A terminologia usada considera o crescimento econômico. No caso indiano, permite que as emissões continuem crescendo, mas num ritmo mais lento. Esse índice era comumente adotado pelos países em desenvolvimento, porém, o balanço climático global, de 2023, incentivou essas nações a também adotarem reduções absolutas em seus planos nacionais.
O Brasil, por exemplo, que também é um país emergente entre os maiores emissores globais de carbono, usa a métrica das emissões absolutas em sua meta.
O anúncio era esperado em fevereiro de 2025, data em que quase nenhum país entregou sua nova NDC.
No texto em que divulga a atualização da NDC, o governo indiano afirma já ter cumprido com seu compromisso anterior, de reduzir a intensidade de emissões de seu PIB (Produto Interno Bruto) em 35% e de ter 40% de participação de energia não renovável em sua matriz elétrica até 2030.
“O país alcançou 52,57% de capacidade não fóssil (fevereiro de 2026) [de energia elétrica], cumprindo com sucesso a meta cinco anos antes do prazo, e agora a ambição foi elevada ainda mais, para 60% de participação de recursos energéticos não baseados em combustíveis fósseis na capacidade instalada de energia elétrica a ser alcançada até 2035”, diz o comunicado.
Os indianos também prometem capturar de 3,5 a 4 bilhões de toneladas de gases de efeito estufa por meio de cobertura florestal e arbórea na próxima década.
“Os esforços de reflorestamento e restauração de ecossistemas continuam a contribuir para as metas de sumidouro de carbono da Índia, ao mesmo tempo em que apoiam os meios de subsistência rurais”, afirma o texto. O país prevê zerar suas emissões líquidas em 2070.
O coordenador de política internacional do Observatório do Clima, Claudio Angelo, ressalta que a Índia foi o último grande emissor a entregar sua NDC.
“Sabemos que os países ricos estão dando para trás na própria ação climática e que o financiamento, crucial para países com muitos pobres, como a Índia, não veio. Sabemos que os EUA estão fazendo bullying com o governo [Narendra] Modi por mais fósseis”, pondera ele. “É verdade [também] que o país tem acelerado a adoção de energia renovável, e faz isso não por preocupações climáticas, mas porque é mais barato”.
“Mas em 2026, com o aquecimento global a poucos anos de estourar a meta de Paris, a NDC indiana só pode ser chamada de ambiciosa se comparada com ela mesma.
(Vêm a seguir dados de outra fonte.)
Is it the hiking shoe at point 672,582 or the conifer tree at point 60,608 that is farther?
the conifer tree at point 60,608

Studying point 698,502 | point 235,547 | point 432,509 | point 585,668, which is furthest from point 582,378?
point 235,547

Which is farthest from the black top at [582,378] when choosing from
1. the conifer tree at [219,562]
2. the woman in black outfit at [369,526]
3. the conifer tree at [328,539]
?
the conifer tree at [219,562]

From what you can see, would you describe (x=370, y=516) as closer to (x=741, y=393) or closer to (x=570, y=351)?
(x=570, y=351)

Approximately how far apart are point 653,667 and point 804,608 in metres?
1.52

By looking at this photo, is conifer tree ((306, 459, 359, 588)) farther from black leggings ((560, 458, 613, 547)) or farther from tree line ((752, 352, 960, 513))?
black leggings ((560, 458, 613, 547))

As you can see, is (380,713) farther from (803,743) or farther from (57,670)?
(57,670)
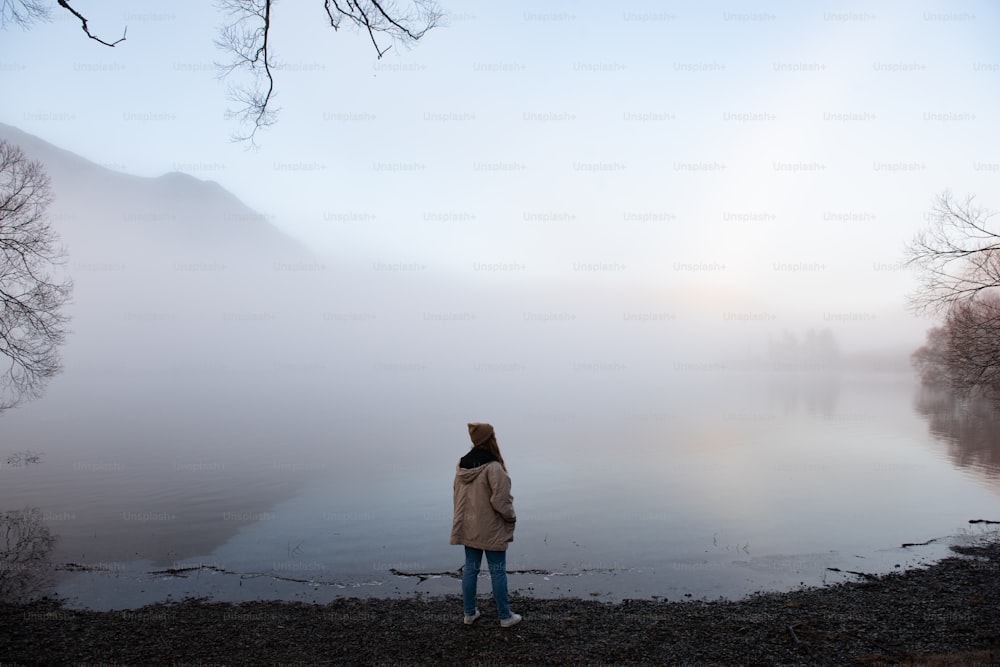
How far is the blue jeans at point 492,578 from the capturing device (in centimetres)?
729

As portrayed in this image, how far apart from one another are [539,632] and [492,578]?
1013 millimetres

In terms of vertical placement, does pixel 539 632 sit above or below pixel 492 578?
below

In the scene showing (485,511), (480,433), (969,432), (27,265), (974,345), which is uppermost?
(27,265)

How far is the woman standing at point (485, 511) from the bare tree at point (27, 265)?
16942 millimetres

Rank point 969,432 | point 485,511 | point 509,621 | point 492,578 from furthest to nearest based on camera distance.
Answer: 1. point 969,432
2. point 509,621
3. point 492,578
4. point 485,511

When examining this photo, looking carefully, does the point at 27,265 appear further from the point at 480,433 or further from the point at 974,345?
the point at 974,345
Infelizmente não é assim que a atmosfera mede ambição”, avalia Angelo.
O ativista climático indiano Harjeet Singh, diretor-fundador da Satat Sampada Climate Foundation, afirmou que o plano do governo Modi é “um sinal claro de integridade e compromisso” num momento em que nações desenvolvidas recuam no tema.
“A nova NDC da Índia para 2031-2035 é uma prova de que o país reconhece a ação climática ambiciosa não apenas como uma obrigação moral, mas como um interesse nacional fundamental para seu crescimento econômico”, disse.
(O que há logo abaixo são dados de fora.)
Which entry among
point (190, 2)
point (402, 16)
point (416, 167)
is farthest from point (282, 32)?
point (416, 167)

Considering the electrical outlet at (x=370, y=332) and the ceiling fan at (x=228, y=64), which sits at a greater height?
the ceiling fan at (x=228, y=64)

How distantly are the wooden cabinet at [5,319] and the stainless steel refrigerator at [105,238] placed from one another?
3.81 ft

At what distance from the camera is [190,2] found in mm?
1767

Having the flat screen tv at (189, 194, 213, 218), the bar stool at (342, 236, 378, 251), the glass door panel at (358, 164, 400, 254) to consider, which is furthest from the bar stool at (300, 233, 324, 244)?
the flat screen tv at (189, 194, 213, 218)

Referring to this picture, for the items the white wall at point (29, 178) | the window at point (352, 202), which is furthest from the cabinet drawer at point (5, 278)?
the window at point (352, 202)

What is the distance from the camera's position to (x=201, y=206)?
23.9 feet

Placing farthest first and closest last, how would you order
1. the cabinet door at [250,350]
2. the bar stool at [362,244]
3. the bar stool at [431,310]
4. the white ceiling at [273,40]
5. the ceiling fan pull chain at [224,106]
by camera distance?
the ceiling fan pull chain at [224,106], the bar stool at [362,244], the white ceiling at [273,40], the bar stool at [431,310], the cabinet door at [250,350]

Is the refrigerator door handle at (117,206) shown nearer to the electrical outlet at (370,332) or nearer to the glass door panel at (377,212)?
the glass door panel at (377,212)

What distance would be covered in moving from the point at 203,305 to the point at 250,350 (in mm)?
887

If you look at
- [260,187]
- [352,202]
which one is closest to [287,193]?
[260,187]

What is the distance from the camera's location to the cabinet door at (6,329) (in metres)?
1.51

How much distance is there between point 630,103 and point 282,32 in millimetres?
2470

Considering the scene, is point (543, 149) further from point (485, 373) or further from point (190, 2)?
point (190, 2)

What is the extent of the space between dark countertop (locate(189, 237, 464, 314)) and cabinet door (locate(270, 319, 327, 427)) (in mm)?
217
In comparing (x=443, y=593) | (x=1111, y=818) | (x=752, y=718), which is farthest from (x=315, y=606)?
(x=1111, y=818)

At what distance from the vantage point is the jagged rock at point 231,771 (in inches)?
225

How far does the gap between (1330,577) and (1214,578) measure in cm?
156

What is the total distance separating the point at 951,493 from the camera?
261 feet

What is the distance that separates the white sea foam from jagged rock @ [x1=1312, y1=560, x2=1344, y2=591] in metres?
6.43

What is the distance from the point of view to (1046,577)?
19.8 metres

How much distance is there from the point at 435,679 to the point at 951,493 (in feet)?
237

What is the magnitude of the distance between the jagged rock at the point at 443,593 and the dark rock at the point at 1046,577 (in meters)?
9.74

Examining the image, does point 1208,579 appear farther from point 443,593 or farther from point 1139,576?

“A Índia pode acelerar ainda mais seus esforços internos se o mundo desenvolvido cumprir sua obrigação de fornecer financiamento climático adequado”, acrescenta Singh.
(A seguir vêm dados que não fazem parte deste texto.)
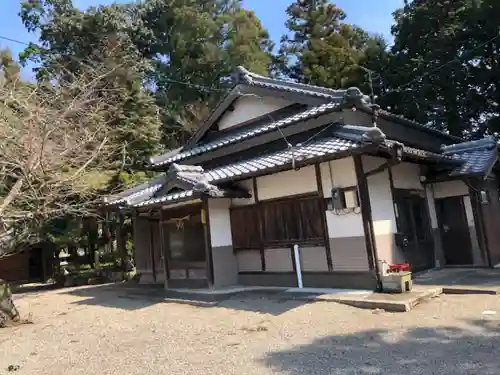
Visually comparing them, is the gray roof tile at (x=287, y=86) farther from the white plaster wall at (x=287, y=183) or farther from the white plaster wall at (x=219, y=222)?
the white plaster wall at (x=219, y=222)

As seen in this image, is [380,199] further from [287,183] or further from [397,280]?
[287,183]

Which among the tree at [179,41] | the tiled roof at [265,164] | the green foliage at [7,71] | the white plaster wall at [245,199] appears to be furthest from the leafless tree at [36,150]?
the tree at [179,41]

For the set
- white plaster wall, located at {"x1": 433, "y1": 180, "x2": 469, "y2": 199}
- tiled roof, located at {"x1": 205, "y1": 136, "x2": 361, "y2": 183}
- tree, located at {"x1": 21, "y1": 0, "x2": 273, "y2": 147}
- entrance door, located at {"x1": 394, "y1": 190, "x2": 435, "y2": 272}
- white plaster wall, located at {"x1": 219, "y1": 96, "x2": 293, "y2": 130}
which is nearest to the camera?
tiled roof, located at {"x1": 205, "y1": 136, "x2": 361, "y2": 183}

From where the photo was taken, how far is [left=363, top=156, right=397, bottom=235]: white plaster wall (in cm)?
926

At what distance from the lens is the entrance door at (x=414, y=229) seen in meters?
10.1

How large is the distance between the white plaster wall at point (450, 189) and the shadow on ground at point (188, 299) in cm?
575

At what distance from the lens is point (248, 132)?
12.7m

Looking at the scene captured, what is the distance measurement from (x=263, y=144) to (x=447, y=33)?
1623cm

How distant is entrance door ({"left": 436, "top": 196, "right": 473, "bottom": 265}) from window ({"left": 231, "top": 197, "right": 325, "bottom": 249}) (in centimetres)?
440

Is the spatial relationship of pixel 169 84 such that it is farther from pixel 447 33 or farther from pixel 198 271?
pixel 198 271

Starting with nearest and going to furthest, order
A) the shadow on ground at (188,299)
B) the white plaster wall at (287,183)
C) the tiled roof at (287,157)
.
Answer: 1. the shadow on ground at (188,299)
2. the tiled roof at (287,157)
3. the white plaster wall at (287,183)

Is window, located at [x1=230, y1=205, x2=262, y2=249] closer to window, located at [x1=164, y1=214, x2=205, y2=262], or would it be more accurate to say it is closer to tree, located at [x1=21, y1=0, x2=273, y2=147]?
window, located at [x1=164, y1=214, x2=205, y2=262]

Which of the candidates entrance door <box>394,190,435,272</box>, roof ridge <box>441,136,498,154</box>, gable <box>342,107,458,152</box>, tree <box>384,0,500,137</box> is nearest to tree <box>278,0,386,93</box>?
tree <box>384,0,500,137</box>

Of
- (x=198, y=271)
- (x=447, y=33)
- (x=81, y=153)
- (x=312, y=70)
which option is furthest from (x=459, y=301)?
(x=312, y=70)
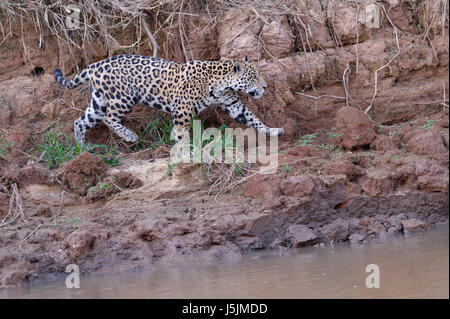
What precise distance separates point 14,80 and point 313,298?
5.88 m

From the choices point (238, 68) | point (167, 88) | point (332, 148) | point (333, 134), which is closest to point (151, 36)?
point (167, 88)

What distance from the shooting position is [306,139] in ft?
28.7

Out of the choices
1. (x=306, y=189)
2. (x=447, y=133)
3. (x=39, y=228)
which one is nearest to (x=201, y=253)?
(x=306, y=189)

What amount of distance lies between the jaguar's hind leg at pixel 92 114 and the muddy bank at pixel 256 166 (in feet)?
0.65

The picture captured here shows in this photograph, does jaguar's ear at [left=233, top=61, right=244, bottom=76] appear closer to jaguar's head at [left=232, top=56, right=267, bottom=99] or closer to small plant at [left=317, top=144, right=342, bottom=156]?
jaguar's head at [left=232, top=56, right=267, bottom=99]

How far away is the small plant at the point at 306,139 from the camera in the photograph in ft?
27.8

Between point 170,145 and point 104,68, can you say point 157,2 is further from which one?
point 170,145

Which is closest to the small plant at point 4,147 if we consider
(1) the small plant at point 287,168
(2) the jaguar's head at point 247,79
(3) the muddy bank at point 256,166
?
(3) the muddy bank at point 256,166

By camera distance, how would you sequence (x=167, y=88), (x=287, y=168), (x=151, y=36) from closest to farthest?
(x=287, y=168) < (x=167, y=88) < (x=151, y=36)

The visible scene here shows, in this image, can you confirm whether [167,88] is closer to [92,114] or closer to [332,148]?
[92,114]

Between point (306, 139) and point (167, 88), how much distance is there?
1909mm

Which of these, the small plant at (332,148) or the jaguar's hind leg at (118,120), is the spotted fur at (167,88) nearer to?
the jaguar's hind leg at (118,120)

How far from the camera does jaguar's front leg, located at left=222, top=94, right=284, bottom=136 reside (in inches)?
344

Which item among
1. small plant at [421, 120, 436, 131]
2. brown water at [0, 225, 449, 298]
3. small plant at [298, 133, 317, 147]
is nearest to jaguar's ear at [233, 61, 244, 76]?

O ativista foi preso no início do ano e era investigado por usar fundos estrangeiros para promover uma agenda contra combustíveis fósseis.
“A Índia está internalizando a ideia de uma “economia verde” -onde a ação climática não é tratada isoladamente, mas sim integrada à estratégia econômica e de desenvolvimento mais ampla do país”, diz ele.